- _QUESTIONS_:
1. Using the text on microplastics in fisheries and aquaculture, answer these:
(a) How many tonnes of plastic were produced in 2015, not counting synthetic fibres?
(b) Below what size in the longest dimension is a plastic item usually called a microplastic?
(c) What is considered the main source of plastic waste from the fisheries and aquaculture sectors?
2. Continue the text on microplastics in fisheries and aquaculture, starting after its final sentence.

- _DOCUMENT EXTRACT_:
Microplastics in fisheries and aquaculture / by Francisco Blaha

FAO just published a well documented technical document on this topic that has been deservingly on the news. It is sobering and I recommend you read it if you have the interest and the time to do it.

I just quote below the abstract as an intro.

Plastic production has increased exponentially since the early 1950s and reached 322 million tonnes in 2015, this figure does not include synthetic fibres which accounted for an additional 61 million tonnes in 2015. It is expected that production of plastics will continue to increase in the foreseeable future and production levels are likely to double by 2025. Inadequate management of plastic waste has led to increased contamination of freshwater, estuarine and marine environments. It has been estimated that in 2010 between 4.8 million to 12.7 million tonnes of plastic waste entered the oceans.

Abandoned, lost or otherwise discarded fishing gears (ALDFG) are considered the main source of plastic waste by the fisheries and aquaculture sectors, but their relative contribution is not well known at regional and global levels.

Microplastics are usually defined as plastic items which measure less than 5 mm in their longest dimension, this definition includes also nanoplastics which are particles less than 100 nanometres (nm) in their longest dimension. Plastic items may be manufactured within this size range (primary micro- and nanoplastics) or result from the degradation and fragmentation of larger plastic items (secondary micro- and nanoplastics). Microplastics may enter aquatic environments through different pathways and they have been reported in all environmental matrices (beaches, sediments, surface waters and water column).

Ingestion of microplastics by aquatic organisms, including species of commercial importance for fisheries and aquaculture, has been documented in laboratory and field studies. In certain field studies it has been possible to source ingested microplastics to fisheries and aquaculture activities.

Microplastics contain a mixture of chemicals added during manufacture, the so-called additives, and efficiently sorb (adsorb or absorb) persistent, bioaccumulative and toxic contaminants (PBTs) from the environment. The ingestion of microplastics by aquatic organisms and the accumulation of PBTs have been central to the perceived hazard and risk of microplastics in the marine environment.

- _SUPPLIED RECORDS_:

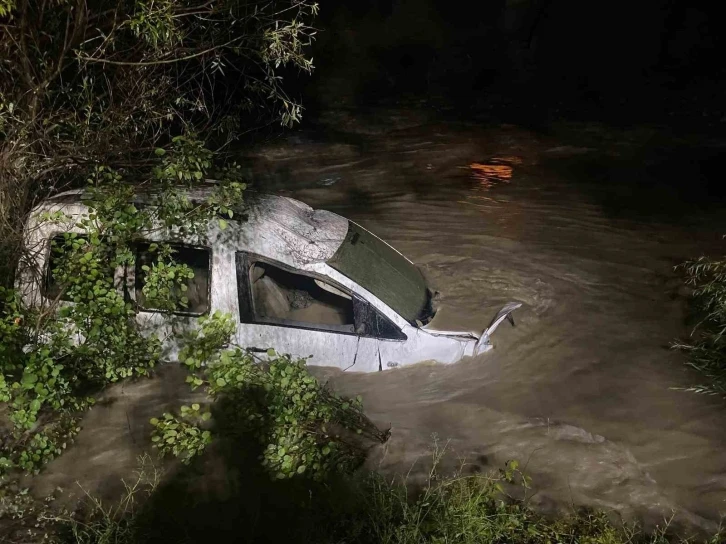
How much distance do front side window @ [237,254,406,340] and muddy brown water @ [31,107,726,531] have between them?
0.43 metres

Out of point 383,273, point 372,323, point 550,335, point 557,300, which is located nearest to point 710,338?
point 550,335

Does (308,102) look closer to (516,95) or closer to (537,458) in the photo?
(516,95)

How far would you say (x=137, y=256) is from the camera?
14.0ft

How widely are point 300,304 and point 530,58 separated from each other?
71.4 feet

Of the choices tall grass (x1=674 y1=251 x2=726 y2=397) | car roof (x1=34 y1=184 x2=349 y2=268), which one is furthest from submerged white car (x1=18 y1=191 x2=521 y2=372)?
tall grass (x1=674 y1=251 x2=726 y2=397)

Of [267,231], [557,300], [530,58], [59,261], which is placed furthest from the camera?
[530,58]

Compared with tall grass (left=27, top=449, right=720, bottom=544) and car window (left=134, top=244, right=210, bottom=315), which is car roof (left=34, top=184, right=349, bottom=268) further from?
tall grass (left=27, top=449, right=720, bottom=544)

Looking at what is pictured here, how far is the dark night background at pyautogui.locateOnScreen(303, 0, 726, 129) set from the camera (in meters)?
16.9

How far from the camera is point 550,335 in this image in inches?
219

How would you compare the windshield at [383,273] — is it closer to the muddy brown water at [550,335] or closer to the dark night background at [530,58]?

- _ANSWERS BELOW_:
1.
(a) 322 million tonnes
(b) 5 mm
(c) Abandoned, lost or otherwise discarded fishing gears (ALDFG)

2.
Adverse effects of microplastics ingestion have only been observed in aquatic organisms under laboratory conditions, usually at very high exposure concentrations that exceed present environmental concentrations by several orders of magnitude. In wild aquatic organisms microplastics have only been observed within the gastrointestinal tract, usually in small numbers, and at present, there is no evidence that microplasticsingestion has negative effects on populations of wild and farmed aquatic organisms.

In humans, the risk of microplastic ingestion is reduced by the removal of the gastrointestinal tract in most species of seafood consumed. However, most species of bivalves and several species of small fish are consumed whole, which may lead to microplastic exposure. A worst case estimate of exposure to microplastics after consumption of a portion of mussels (225 g) would lead to ingestion of 7 micrograms (μg) of plastic, which would have a negligible effect (less than 0.1 percent of total dietary intake) on chemical exposure to certain PBTs and plastic additives.

Microplastic contamination of aquatic environments will continue to increase in the foreseeable future and at present, there are significant knowledge gaps on the occurrence in aquatic environments and organisms of the smaller sized microplastics (less than 150 μm), and their possible effects on seafood safety. Currently there are no methods available for the observation and quantification of nanoplastics in aquatic environments and organisms.